Journalism is printing what someone else does not want published; everything else is public relations.
– Unknown member of The Fourth Estate
By The Editorial Board
Two issues ago we reported on the new Coraopolis council member appointed to the board and the charges by a candidate who applied for and did not get the position that cronyism was involved.
We spoke to the two candidates, Olesia Johnston who was denied the job, and the man who got it, Mark Scholl. He said he was approached by a friend to take the position and was demonstrably less engaged in the process, as he wouldn't have taken it otherwise. Scholl resigned his position on Aug. 9 and a candidate named Joseph Szabat, who apparently was not one of the original candidates to apply, was appointed.
Why are we rehashing this story here on the editorial page?
Because a council member sent us an impassioned letter about the reasons the body made its decision and defended the choice. We hoped to make space for it here because that's where discourse of that type should be taking place – in a public forum.
Newspapers are supposed to be a public forum.
This idea has been lost somewhat with the advent of the internet where public opinion can occur without gatekeeping from an editorial board and with the loss of so many newspaper and news-gathering jobs as a whole.
Like a public meeting, the newspaper is also a space where these types of decisions should be discussed and understood by our leaders and the public at large. We were genuinely excited that the story had sparked interest because oftentimes it feels like some of the pieces we write sink into oblivion or hardly make an impact.
As you can see, that letter isn't being published on our pages. The person who sent it demanded that it not be published, which led us to wonder why they'd bothered to send it in the first place.
Then it became clear. The author of the letter was asking that our staff reporter be “reassigned” from coverage of Coraopolis because of the story. Particularly, the author of the letter was offended by the use of the word “cronyism,” even though the accusation was thrown around at a public meeting which was recorded and televised.
This request, to stop the attempts of a thorough reporter from uncovering information, further illustrates the problem residents have had with decisions made for them by their council.
There was a distinct lack of transparency in the way the new member of council was chosen.
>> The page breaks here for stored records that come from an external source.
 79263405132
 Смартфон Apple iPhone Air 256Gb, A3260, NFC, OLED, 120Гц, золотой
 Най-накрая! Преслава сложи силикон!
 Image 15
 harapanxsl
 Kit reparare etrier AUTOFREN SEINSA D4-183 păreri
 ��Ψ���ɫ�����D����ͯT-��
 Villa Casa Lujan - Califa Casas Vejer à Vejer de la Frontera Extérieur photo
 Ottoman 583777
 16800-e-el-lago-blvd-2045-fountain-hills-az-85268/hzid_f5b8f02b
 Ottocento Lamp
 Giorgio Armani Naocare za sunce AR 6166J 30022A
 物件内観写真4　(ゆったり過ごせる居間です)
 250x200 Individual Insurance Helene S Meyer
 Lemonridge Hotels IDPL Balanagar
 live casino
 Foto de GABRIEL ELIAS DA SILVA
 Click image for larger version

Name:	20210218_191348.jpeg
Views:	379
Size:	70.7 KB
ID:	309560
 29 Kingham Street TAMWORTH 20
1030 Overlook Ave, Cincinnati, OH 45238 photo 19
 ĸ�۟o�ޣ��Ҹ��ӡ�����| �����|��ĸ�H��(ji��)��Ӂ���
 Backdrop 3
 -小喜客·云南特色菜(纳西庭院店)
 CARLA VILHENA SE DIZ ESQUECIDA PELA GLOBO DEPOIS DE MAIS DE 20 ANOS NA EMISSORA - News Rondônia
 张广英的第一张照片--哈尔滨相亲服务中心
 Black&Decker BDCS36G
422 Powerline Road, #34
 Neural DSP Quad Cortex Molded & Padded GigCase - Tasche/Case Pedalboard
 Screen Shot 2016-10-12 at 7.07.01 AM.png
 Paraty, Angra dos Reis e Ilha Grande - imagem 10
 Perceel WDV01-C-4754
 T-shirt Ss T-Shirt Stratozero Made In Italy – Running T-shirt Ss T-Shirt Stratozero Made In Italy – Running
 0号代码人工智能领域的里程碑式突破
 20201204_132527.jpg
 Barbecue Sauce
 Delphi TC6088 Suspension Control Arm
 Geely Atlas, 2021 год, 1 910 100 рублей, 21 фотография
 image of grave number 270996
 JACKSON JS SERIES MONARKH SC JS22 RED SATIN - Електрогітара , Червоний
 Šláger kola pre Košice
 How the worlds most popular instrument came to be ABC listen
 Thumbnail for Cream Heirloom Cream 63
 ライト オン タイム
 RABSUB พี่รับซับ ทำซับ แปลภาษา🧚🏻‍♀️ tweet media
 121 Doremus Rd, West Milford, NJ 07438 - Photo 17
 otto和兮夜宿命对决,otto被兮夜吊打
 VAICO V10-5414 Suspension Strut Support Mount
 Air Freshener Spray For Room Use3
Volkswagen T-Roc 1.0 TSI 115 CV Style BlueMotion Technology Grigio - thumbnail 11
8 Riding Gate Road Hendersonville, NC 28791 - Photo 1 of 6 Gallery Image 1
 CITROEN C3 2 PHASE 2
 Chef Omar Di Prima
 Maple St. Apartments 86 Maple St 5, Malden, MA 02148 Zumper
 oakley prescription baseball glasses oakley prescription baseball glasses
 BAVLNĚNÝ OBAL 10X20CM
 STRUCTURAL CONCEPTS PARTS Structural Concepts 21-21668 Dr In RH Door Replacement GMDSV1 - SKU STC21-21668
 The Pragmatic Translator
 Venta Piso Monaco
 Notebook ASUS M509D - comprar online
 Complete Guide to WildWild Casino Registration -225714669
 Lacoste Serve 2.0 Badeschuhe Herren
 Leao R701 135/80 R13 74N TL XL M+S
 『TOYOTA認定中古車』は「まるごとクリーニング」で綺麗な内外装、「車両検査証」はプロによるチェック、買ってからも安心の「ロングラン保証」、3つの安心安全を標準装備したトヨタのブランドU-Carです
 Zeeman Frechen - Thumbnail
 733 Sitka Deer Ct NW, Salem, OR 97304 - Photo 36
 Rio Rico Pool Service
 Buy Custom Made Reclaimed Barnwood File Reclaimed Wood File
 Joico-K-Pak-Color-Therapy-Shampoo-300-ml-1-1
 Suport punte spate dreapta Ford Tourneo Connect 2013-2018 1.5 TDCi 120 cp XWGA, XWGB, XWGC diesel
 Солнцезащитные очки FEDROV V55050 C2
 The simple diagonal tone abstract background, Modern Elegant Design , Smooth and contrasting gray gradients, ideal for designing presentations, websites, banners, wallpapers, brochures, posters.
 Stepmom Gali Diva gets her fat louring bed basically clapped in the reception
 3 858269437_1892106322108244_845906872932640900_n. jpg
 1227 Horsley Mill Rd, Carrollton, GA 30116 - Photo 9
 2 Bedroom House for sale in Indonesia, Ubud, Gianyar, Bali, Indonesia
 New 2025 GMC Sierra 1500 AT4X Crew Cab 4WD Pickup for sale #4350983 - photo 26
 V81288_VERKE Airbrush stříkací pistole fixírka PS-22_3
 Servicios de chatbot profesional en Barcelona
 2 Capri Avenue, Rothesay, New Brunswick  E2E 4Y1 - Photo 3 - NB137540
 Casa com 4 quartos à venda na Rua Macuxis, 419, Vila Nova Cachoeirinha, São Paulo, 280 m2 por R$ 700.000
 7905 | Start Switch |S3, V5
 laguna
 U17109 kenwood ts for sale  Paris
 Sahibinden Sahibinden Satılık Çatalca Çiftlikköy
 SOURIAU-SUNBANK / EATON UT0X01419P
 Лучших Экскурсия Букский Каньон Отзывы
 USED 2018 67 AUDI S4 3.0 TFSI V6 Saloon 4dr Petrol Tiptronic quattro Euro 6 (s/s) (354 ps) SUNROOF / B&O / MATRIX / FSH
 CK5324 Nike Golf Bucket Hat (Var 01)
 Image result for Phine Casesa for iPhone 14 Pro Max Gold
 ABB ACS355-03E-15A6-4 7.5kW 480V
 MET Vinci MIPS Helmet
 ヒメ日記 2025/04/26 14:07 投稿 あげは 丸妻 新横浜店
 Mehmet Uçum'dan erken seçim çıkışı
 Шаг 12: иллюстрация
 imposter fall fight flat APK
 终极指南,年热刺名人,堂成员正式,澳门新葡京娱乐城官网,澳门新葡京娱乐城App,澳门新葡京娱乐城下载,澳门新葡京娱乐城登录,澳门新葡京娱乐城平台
Only his name was read aloud at the meeting. Only after asking a few questions did we establish there were actually three candidates for the job. Seemingly, only one person was considered. And with the newest addition to the council replacing Scholl, we know even less about the situation, as council members have decided not to share information anymore.
The solicitor and manager have stated that this process is appropriate for the situation. However, revealing the process to the public would immediately garner more trust. Other local municipalities discuss or publicly include letters of intent from potential council members in meetings. If there were three candidates, the council could have stated their names. Scholl was highly qualified–his qualifications could have been judged against the others.
It would have made more sense to publicly discuss the merits of these candidates in order to implicitly refute charges of favoritism or cronyism. If they'd shown the public that type of respect, then perhaps Johnston's words would have lost their potency. Instead, we have a rinse-and-repeat situation with the new candidate.
While pointing out the obvious, let us say one more thing. Olesia Johnston is a woman. The people sought out for this job are both men. There is only one woman serving in Coraopolis right now. The members of that body could have easily made their council more diverse with Johnston’s appointment but chose not to. Gender shouldn’t be the sole factor of determination, of course, but when a board is as unrepresentative of the population as this one, it’s something to consider.
In this letter you are not allowed to read, we were informed our reporter’s actions caused leadership in Coraopolis to lose respect for her and no one in Coraopolis leadership thinks she has their best interests at heart. If you ever doubt the importance of newspapers, remember your politicians don't.
The truth is, journalists should not be promoting the “best interests” of any leadership. That’s the job of a public relations person. Our job is to gather information so the public has the best chance of understanding what is happening in their governments and lives. On our editorial page, we advocate for the community as a whole – not the small group of people in power.
That’s our stake in this situation, and we take it very seriously.